Jalan Sehat Memperingati Milad Muhammadiyah Ke-106

Pengibaran bendera Start dalam kegiatan jalan sehat Milad Muhammadiyah 106

ALUN-ALUN, Pati Lor – Minggu (18/11/2018), Pimpinan Daerah Muhammadiyah Kabupaten Pati menyelenggarakan Milad Ke-106 di Alun-alun Simpang 5. Bupati dan Forkompimda turut hadir, kali ini Milad 106 Muhammadiyah mengusung tema ‘Ta’awun Untuk Negeri’.

Kegiatan jalan sehat Milad Muhammadiyah ini serempak dilakukan se-Jawa Tengah, puncak peringatan Milad Muhammadiyah Nasional 106 dilangsungkan di Pendopo pura Mangkunegaran Surakarta.

Ketua PD Muhammadiyah Pati Asnawi mengatakan ada 35 kabupaten atau kota yang secara bersamaan menyelenggarakan acara jalan sehat di daerah masing-masing.

“Dari total peserta se-Jawa Tengah diharapkan mampu memecahkan rekor MURI untuk jumlah peserta jalan sehat terbanyak,” ungkap Asnawi.

Kegiatan jalan santai ini banyak dorprise yang di sediakan oleh penyelenggara, salah satunya hadiah utama berupa sepeda motor dan hadiah hiburan lainnya.
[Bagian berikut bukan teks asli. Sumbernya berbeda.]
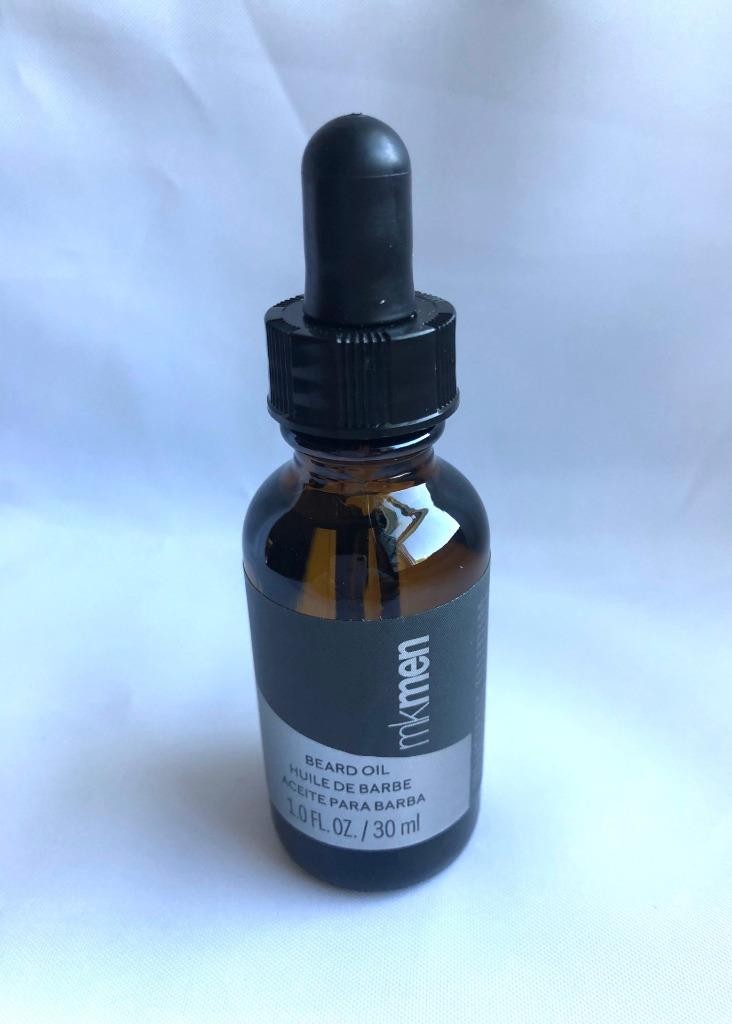 Men's Beard Oil for Conditioning & Softening - 1 Oz Nourishing Facial Hair Oil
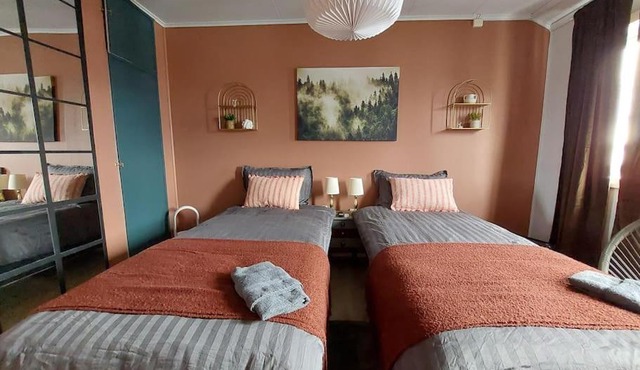 The Perfect Stop - 3rd floor Apartment in Lødingen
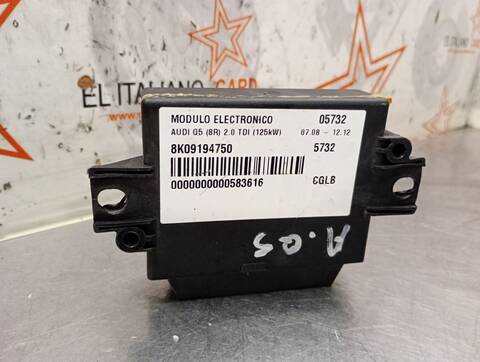 Foto 3ª: Centralita Motor ECU Audi Q5 2.0 TDI 125KW) 170CV [CGLB] (2010)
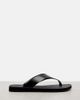 The Row The Row Dune leather thong sandals - 5
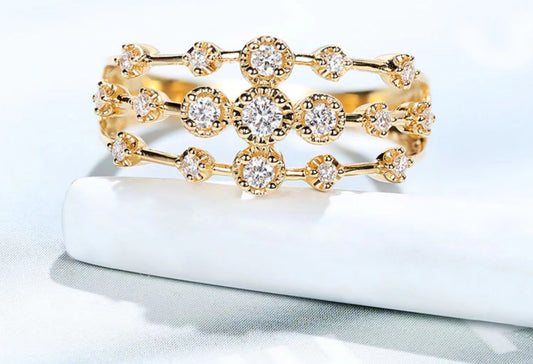Classic Ring with Timeless Appeal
Hadiah ini berasal dari para donasi, para pimpinan, amal usaha, anggota simpatisan Muhammadiyah serta tokoh, dan masyarakat Pati. Tak ketinggalan Bupati Pati hari ini juga berperan mendonasikan tiga buah sepeda gunung untuk memeriahkan Milad.

Jalan santai ini, juga dilakukan penggalangan dana untuk Indonesia Siaga Bencana yang dikoordinir oleh Lazismu Pati. Adapun perolehan ini terkumpul sebesar Rp 173.421.400,-

Bupati Haryanto mengatakan jalan sehat sebagai wahana berolahraga baik untuk kesehatan masyarakat, sekaligus menjalin silaturahim di antara kader, warga, simpatisan, dan masyarakat umum.

“Selain sebagai wahana olahraga dan silaturahim, peserta jalan sehat diminta bersedekah untuk membantu saudara-saudara yang menjadi korban bencana di berbagai daerah, ini hal yang baik,” jelas Bupati.

Dalam sambutannya juga Bupati mengucapkan selamat atas Milad Muhammadiyah ke-106.

“Semoga bisa memberikan naungannya kepada umat muslim di masyarakat Kabupaten Pati khususnya warga Muhammadiyah dan dampaknya tidak hanya warga Muhammadiyah saja akan tetapi dampaknya pada masyarakat Kabupaten Pati,” tandas Buapti.